Day: December 28, 2011
The Year In My Book, My Review!
There were many stories that jiffed my tube this year but these are the ones that wiggled me. Yeah, thank you LMFAO for having made wiggle a must have word in my dictionary!
On January 23, Cavaco Silva is reelected President again in Portugal with a big margin. A sign of things to come.
The earth went berserk and showed us who is in charge. It trembled with earthquakes in Alaska, New Zealand and Australia. It saw the power of water with the tsunami in Japan. It twisted like potatoes with tornadoes in Alabama that killed 238 residents. It teared down with the floods in Australia and Brazil displacing and killing many. It iced down like ice cubes with twenty inches of snow that buried cars everywhere and as if it was not enough, the earth cries in the Philippines as the death toll from current storm tops 1,400. The northeast of US was rattled by an earthquake and an hurricane, and thought they were watching the History channel.
The arabs did the twist and danced the macarena, and booted dictators (Zine El Abidine Ben Ali in Tunisia, Moammar Gadhafi in Lybia, who would have thought; Mubarak in Egypt, Ali Abdullah Saleh inYemen) out of the office like pancakes to what has become known as the Arab Spring but Castro is still down after years of embargo. Humm, his little peep Chavez is trying to pimp his mantra but the walls are painted gray.
----
Can you write out the whole year-in-review post word for word, from its date line to its final sentence? The rows that come next aren't needed for anything here.
----
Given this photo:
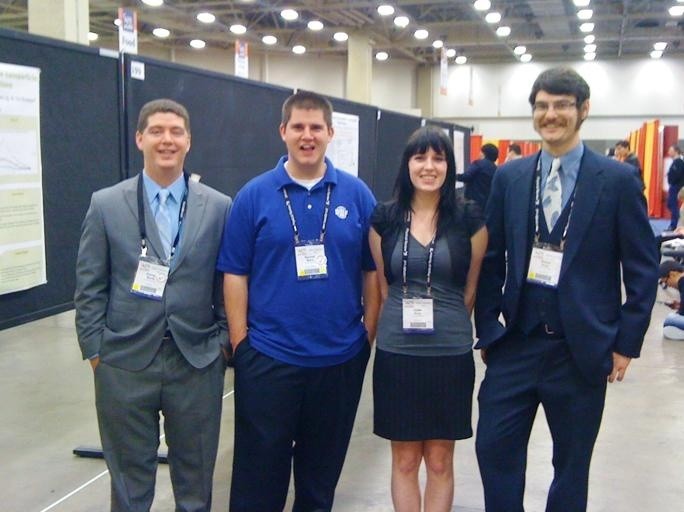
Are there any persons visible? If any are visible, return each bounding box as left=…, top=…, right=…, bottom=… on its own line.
left=505, top=145, right=521, bottom=160
left=368, top=126, right=489, bottom=512
left=216, top=92, right=382, bottom=512
left=75, top=97, right=232, bottom=512
left=474, top=65, right=662, bottom=512
left=455, top=143, right=499, bottom=201
left=660, top=261, right=684, bottom=342
left=615, top=141, right=646, bottom=192
left=665, top=145, right=684, bottom=231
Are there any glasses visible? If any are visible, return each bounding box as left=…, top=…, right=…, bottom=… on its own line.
left=533, top=100, right=575, bottom=112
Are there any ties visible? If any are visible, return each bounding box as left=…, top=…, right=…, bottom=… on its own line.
left=542, top=158, right=562, bottom=235
left=156, top=189, right=171, bottom=262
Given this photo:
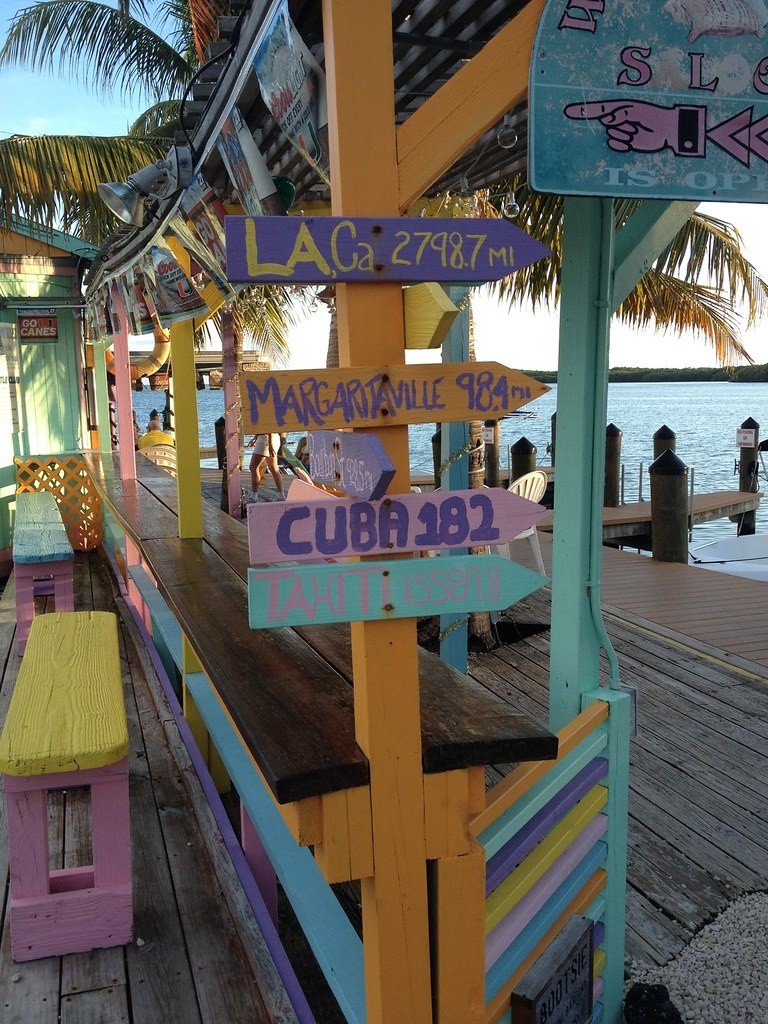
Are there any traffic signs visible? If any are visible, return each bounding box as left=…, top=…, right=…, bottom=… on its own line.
left=232, top=360, right=554, bottom=434
left=245, top=488, right=554, bottom=563
left=303, top=429, right=396, bottom=502
left=246, top=552, right=551, bottom=629
left=218, top=214, right=555, bottom=286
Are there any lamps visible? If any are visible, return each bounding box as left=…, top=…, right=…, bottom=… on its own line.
left=97, top=159, right=172, bottom=227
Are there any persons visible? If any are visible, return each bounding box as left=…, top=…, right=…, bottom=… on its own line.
left=138, top=420, right=175, bottom=450
left=244, top=433, right=288, bottom=508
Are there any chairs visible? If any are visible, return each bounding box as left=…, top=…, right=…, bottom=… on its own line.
left=487, top=469, right=549, bottom=579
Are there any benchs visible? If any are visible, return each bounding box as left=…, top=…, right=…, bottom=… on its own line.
left=0, top=610, right=136, bottom=963
left=12, top=491, right=75, bottom=657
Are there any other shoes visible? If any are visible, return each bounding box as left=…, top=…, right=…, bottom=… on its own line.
left=272, top=496, right=287, bottom=502
left=242, top=496, right=261, bottom=508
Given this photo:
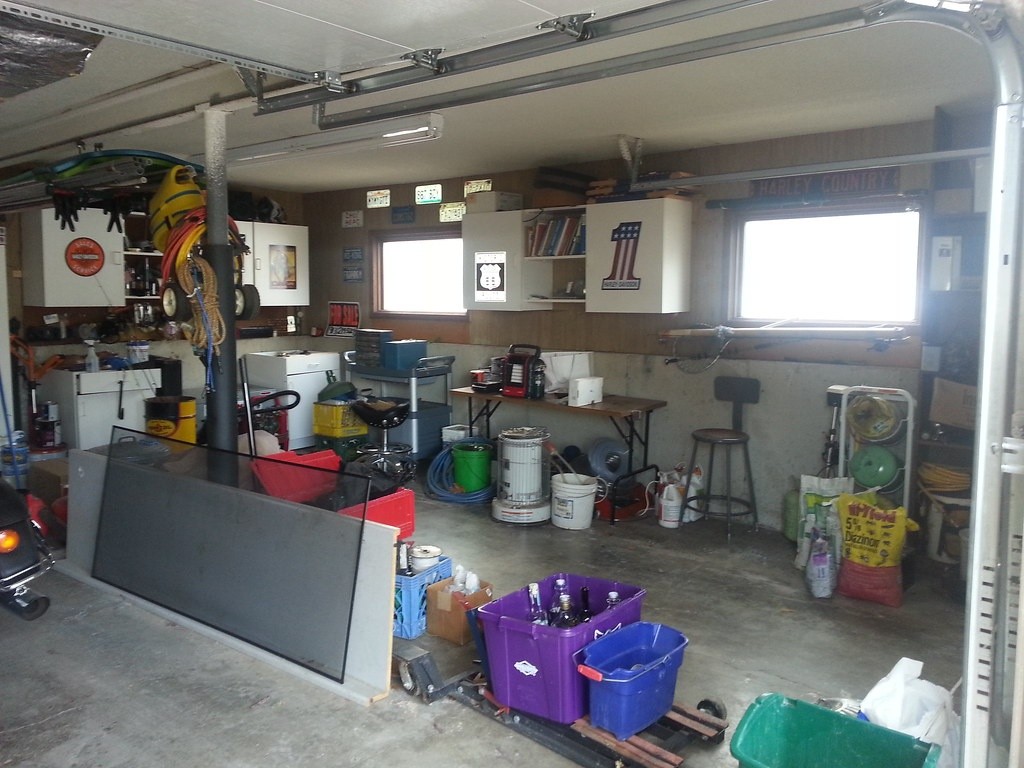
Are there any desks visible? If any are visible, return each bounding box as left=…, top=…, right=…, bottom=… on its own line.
left=448, top=385, right=667, bottom=525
----
* _Correct output_
Day: December 28, 2011
The Year In My Book, My Review!
There were many stories that jiffed my tube this year but these are the ones that wiggled me. Yeah, thank you LMFAO for having made wiggle a must have word in my dictionary!
On January 23, Cavaco Silva is reelected President again in Portugal with a big margin. A sign of things to come.
The earth went berserk and showed us who is in charge. It trembled with earthquakes in Alaska, New Zealand and Australia. It saw the power of water with the tsunami in Japan. It twisted like potatoes with tornadoes in Alabama that killed 238 residents. It teared down with the floods in Australia and Brazil displacing and killing many. It iced down like ice cubes with twenty inches of snow that buried cars everywhere and as if it was not enough, the earth cries in the Philippines as the death toll from current storm tops 1,400. The northeast of US was rattled by an earthquake and an hurricane, and thought they were watching the History channel.
The arabs did the twist and danced the macarena, and booted dictators (Zine El Abidine Ben Ali in Tunisia, Moammar Gadhafi in Lybia, who would have thought; Mubarak in Egypt, Ali Abdullah Saleh inYemen) out of the office like pancakes to what has become known as the Arab Spring but Castro is still down after years of embargo. Humm, his little peep Chavez is trying to pimp his mantra but the walls are painted gray.